CNN  — 

Ex-WWE star and “Survivor” contestant Ashley Massaro might have her brain donated to the study of CTE in professional wrestlers.

Massaro died Thursday, the WWE said.

“It was her desire to donate her brain to be studied,” her lawyer Konstantine Kyros said in a statement to CNN, acknowledging this could only happen if Massaro’s family abides by her wishes.

Chronic traumatic encephalopathy, or CTE, is a degenerative brain disease that can only be definitively diagnosed after death.

The 39-year-old worked with the WWE from 2005-2008 and was one of 60 former pro-wrestlers who sued the organization in 2016. The lawsuit claimed WWE made wrestlers perform maneuvers that caused them to incur head injuries, and failed to care for them when they were injured.

CNN has reached out to WWE for comment, but has not heard back.

In a 2016 statement, WWE said the lawsuit was “another ridiculous attempt by the same attorney who has previously filed class action lawsuits against WWE, both of which have been dismissed. A federal judge has already found that this lawyer made patently false allegations about WWE, and this is more of the same. We’re confident this lawsuit will suffer the same fate as his prior attempts and be dismissed.”

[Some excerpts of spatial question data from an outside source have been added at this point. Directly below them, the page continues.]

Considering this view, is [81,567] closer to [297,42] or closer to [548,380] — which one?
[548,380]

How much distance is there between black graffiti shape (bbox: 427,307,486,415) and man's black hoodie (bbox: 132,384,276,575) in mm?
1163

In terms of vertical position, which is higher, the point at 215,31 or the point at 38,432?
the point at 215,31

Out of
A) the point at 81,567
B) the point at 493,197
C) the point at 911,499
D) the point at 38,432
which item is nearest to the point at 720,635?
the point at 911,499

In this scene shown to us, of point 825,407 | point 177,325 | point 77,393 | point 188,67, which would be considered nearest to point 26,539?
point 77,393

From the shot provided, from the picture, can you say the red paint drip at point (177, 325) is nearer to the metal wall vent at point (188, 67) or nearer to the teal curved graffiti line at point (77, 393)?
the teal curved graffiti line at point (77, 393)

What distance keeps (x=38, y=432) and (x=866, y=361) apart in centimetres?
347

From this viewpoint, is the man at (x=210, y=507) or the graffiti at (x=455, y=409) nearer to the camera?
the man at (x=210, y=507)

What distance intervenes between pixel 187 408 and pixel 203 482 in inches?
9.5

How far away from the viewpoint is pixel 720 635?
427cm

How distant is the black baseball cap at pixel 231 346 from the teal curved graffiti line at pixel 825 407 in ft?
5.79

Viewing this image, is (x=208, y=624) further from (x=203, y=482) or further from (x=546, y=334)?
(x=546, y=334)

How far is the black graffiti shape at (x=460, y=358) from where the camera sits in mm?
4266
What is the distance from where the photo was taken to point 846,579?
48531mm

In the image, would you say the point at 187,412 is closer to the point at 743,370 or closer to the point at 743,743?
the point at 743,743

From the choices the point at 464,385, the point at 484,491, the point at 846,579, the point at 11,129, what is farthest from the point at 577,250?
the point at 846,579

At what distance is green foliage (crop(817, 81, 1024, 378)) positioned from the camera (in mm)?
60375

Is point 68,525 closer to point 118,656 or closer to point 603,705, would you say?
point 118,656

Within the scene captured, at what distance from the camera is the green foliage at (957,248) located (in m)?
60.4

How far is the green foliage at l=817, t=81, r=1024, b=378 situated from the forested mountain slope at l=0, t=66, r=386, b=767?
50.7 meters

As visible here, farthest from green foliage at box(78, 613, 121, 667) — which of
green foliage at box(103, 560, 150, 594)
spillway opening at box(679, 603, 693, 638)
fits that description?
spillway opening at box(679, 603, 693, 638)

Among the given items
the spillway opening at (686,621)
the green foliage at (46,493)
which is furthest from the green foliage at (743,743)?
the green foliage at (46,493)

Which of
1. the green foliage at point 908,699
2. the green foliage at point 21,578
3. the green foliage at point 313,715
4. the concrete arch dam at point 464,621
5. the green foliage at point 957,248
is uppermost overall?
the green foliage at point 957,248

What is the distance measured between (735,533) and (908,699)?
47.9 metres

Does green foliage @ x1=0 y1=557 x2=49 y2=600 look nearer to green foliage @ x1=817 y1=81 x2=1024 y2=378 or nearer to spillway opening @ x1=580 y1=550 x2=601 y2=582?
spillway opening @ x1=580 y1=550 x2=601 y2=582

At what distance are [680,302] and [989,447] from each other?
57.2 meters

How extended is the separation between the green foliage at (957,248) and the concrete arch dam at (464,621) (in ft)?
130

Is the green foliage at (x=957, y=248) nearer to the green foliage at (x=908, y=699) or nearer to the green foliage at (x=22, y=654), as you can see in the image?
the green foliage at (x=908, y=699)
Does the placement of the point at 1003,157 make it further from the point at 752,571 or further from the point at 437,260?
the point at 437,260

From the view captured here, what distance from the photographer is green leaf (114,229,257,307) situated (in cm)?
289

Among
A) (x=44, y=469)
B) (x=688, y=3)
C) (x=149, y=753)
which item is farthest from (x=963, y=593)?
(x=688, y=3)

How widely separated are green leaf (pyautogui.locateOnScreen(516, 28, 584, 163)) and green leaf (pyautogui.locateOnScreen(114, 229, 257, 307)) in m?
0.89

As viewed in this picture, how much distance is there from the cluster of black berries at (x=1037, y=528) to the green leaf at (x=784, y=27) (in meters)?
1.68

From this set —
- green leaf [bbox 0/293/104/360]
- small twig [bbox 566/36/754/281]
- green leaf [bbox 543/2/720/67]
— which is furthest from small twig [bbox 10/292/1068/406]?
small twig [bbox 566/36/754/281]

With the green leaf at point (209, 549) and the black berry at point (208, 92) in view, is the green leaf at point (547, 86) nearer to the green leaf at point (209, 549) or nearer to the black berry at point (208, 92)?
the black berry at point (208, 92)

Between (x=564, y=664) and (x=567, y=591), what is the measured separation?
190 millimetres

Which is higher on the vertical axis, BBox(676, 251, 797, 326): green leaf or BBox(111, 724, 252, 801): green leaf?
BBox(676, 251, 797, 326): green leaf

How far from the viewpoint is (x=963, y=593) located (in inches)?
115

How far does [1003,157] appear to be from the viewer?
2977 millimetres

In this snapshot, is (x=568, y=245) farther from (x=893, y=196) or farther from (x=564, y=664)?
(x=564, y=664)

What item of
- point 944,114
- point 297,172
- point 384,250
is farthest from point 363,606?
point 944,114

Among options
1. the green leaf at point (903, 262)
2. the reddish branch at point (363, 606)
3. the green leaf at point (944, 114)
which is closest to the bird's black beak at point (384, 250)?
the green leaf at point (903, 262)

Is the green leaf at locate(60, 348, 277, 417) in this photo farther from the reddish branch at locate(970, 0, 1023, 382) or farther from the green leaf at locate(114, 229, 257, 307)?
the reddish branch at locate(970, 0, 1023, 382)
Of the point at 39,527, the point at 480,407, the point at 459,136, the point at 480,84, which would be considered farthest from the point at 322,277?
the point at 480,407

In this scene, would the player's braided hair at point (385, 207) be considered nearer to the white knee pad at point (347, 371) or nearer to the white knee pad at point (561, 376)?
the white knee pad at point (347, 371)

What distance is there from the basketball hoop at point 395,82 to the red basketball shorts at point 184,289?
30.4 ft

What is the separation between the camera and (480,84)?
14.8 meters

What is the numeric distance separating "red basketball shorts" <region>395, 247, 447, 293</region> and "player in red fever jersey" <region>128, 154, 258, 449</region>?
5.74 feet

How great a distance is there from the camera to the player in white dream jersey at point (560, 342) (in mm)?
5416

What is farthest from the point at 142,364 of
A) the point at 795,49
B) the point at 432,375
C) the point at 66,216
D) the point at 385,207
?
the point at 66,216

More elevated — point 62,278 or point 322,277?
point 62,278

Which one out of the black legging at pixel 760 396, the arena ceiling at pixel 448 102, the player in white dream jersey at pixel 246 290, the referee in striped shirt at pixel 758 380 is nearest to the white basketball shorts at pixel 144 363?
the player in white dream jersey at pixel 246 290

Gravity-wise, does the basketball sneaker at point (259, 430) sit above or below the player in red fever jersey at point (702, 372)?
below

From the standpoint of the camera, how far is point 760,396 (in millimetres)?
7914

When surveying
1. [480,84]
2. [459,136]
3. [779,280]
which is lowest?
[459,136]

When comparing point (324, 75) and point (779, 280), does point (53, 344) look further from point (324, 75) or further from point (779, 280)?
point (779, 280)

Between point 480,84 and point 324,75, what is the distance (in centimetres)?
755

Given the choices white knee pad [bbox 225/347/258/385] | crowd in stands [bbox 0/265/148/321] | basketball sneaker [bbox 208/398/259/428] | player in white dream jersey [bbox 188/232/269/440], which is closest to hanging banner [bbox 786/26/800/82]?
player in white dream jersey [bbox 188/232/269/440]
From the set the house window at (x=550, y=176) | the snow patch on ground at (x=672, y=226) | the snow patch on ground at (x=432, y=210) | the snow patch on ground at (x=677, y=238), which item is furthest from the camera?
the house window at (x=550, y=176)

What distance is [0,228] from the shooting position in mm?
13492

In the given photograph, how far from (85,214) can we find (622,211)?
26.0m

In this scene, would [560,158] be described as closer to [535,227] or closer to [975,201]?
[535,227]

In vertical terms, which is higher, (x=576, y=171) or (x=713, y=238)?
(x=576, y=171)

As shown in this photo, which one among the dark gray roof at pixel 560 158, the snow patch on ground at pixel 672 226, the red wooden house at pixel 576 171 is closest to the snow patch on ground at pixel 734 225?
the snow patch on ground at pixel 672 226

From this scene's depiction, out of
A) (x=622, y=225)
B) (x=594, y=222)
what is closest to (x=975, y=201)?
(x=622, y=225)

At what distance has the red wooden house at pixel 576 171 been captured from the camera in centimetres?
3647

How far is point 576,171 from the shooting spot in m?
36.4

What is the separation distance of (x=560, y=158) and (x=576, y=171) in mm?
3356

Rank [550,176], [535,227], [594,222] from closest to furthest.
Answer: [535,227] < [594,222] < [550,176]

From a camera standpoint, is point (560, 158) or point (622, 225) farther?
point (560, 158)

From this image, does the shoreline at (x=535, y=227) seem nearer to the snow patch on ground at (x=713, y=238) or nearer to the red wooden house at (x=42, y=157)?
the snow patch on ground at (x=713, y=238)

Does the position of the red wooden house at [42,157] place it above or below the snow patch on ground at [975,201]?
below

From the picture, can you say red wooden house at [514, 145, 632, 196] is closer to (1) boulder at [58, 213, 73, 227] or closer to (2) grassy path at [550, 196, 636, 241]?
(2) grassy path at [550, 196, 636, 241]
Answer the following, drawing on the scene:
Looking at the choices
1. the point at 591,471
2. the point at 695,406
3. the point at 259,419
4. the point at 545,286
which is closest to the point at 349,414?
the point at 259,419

The lawsuit was dismissed in September 2018. Massaro’s appeal was scheduled to be filed on July 8, Kyros said, which is why it’s important to examine her brain now to see if there are signs of CTE.

Some studies have shown CTE is genetic, while other researchers have suggested it is not concussions that cause CTE but repeated hits.

Kyro said six other wrestlers he has represented were diagnosed with CTE after their deaths by Dr. Bennet Omalu, who is credited with first discovering CTE in professional football players.